For the listing below, how many lines contain the word "level"? Answer with only that figure.
======== Dataset records ========
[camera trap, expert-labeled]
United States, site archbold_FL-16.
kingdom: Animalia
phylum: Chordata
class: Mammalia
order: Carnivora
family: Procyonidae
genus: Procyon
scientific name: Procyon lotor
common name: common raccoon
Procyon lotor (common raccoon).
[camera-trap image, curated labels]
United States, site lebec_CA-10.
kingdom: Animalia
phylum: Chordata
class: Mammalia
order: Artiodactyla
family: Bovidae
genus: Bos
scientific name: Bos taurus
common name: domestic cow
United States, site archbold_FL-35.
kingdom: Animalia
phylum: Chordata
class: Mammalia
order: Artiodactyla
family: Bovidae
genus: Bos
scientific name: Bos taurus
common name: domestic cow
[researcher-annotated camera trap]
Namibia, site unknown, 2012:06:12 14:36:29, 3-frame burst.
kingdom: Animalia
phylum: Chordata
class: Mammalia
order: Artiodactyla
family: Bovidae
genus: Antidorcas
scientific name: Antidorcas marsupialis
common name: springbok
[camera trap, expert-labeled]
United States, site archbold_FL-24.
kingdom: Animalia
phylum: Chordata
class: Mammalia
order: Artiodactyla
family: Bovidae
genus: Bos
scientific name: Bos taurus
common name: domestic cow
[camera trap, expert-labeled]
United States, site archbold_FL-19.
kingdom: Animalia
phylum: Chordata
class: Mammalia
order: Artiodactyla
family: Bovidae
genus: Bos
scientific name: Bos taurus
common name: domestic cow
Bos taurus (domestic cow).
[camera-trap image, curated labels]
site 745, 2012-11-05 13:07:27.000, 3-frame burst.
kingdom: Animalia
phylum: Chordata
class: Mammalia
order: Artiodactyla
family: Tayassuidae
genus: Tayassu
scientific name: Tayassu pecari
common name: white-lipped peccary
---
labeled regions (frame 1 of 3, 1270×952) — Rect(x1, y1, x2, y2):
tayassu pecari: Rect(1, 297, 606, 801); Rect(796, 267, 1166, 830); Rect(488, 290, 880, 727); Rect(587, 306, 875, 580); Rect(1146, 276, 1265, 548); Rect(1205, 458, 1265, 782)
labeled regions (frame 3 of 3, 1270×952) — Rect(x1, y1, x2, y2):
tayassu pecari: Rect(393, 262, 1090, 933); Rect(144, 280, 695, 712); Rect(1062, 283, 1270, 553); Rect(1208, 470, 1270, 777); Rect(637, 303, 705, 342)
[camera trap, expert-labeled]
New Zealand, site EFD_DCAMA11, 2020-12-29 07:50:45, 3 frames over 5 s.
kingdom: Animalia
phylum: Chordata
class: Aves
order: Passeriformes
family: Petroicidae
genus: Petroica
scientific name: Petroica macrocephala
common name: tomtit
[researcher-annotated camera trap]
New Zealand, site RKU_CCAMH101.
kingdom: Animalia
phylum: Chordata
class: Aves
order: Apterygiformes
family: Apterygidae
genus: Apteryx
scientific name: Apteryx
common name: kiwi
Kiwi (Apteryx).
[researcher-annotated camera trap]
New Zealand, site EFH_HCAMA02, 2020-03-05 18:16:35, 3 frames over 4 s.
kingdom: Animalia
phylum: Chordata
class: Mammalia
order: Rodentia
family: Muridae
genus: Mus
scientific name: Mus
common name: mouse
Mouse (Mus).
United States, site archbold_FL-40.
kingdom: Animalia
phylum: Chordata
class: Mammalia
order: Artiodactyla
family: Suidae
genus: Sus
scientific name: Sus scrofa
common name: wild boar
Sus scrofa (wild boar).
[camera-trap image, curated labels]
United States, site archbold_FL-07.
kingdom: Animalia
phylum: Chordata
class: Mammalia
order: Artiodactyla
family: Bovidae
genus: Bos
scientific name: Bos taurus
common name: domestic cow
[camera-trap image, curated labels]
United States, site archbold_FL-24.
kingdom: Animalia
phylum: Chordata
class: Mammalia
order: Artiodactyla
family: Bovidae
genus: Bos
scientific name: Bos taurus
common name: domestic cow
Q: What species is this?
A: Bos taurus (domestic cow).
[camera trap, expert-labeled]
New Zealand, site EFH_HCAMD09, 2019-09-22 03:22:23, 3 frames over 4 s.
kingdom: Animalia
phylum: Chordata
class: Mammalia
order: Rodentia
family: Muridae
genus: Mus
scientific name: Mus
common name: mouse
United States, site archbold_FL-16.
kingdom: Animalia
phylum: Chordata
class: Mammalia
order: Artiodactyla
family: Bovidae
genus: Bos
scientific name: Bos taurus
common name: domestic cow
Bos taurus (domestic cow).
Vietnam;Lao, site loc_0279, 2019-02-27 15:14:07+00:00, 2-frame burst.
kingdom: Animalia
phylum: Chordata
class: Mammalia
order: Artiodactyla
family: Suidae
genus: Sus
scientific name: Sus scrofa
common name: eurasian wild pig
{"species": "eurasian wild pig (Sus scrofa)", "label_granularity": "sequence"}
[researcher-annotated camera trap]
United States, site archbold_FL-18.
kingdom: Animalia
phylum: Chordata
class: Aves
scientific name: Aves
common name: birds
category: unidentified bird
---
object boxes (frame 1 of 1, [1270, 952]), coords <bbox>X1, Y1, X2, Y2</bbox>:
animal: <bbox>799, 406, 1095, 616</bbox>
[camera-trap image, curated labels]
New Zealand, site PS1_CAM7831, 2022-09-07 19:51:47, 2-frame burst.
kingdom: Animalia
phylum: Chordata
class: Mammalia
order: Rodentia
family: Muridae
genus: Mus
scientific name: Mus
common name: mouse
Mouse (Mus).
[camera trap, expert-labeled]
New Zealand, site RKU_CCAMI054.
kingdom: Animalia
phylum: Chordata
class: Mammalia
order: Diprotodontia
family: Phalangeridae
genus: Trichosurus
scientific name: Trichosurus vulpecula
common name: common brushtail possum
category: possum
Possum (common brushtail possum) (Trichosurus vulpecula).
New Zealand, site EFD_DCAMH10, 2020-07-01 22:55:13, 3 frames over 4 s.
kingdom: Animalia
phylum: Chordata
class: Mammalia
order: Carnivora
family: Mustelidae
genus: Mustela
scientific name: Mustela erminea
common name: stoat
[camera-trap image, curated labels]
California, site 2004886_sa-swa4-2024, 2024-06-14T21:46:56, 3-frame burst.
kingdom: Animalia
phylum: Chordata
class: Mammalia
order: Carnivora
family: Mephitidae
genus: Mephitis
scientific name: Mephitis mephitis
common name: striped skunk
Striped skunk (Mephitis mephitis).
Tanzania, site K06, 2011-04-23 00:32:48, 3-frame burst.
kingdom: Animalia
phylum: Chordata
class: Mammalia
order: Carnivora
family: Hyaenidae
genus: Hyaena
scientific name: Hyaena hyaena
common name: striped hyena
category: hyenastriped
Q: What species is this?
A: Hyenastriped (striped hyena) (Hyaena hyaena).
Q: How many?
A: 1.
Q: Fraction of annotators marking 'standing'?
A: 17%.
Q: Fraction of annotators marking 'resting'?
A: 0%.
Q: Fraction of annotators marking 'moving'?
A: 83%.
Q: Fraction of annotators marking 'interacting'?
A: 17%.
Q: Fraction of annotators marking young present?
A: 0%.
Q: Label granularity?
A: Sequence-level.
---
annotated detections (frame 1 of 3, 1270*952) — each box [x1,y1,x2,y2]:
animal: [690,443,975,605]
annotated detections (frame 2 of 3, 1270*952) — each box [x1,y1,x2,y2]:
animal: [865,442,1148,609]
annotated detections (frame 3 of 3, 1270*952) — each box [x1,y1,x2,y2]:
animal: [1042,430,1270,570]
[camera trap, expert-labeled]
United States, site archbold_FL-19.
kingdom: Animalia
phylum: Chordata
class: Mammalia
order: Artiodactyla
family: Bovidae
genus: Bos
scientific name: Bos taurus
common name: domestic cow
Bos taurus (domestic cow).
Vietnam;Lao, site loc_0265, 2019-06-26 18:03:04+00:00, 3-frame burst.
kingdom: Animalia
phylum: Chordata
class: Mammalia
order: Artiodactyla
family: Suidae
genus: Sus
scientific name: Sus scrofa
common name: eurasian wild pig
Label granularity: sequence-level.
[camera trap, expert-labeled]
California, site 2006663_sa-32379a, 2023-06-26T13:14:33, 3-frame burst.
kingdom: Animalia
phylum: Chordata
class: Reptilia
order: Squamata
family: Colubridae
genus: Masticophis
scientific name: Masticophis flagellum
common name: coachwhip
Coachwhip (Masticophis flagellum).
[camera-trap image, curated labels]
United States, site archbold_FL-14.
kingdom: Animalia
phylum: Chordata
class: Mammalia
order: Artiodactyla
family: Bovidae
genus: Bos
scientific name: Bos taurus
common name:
========
Written solution:
2